Data provided:
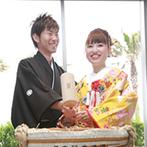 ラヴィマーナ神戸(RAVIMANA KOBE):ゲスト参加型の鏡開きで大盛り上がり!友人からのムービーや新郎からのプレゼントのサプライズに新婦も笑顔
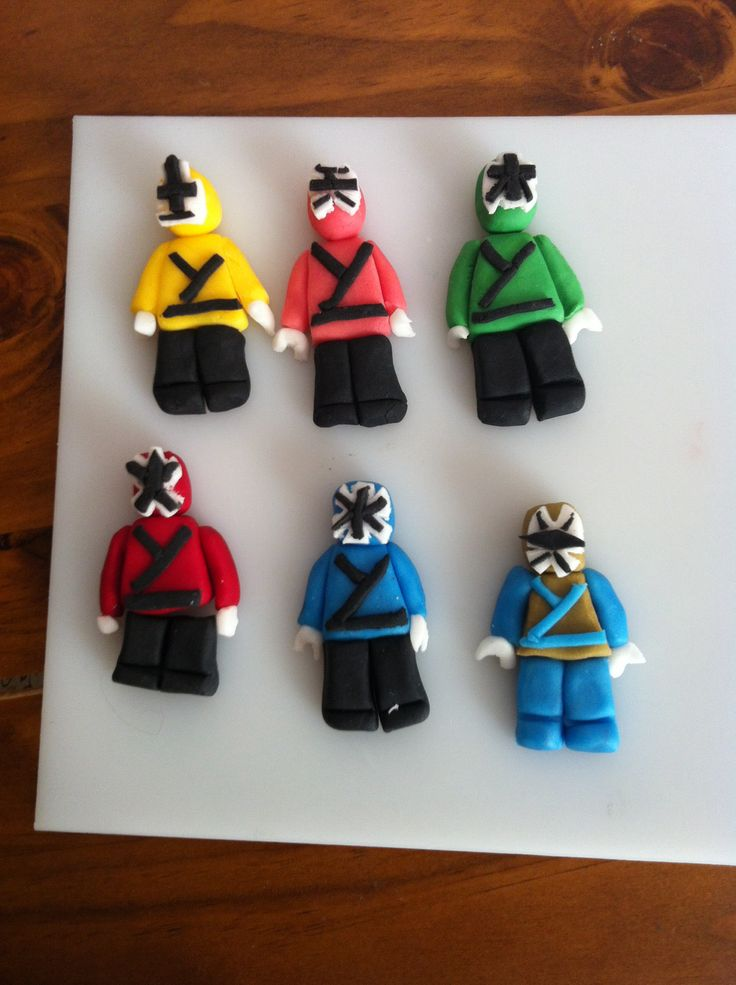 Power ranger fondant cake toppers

---

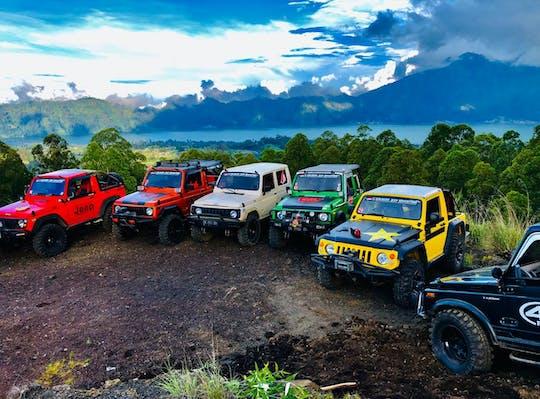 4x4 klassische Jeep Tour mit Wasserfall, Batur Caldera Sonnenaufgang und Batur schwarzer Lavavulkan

Assignment:
Within the material above, find the part that opens with the line containing "ラヴィマーナ神戸(RAVIM" and closes with the line containing "Power ranger fondant cake toppers", and reproduce it exactly without the pictures.

Your solution:
 ラヴィマーナ神戸(RAVIMANA KOBE):ゲスト参加型の鏡開きで大盛り上がり!友人からのムービーや新郎からのプレゼントのサプライズに新婦も笑顔
 Power ranger fondant cake toppers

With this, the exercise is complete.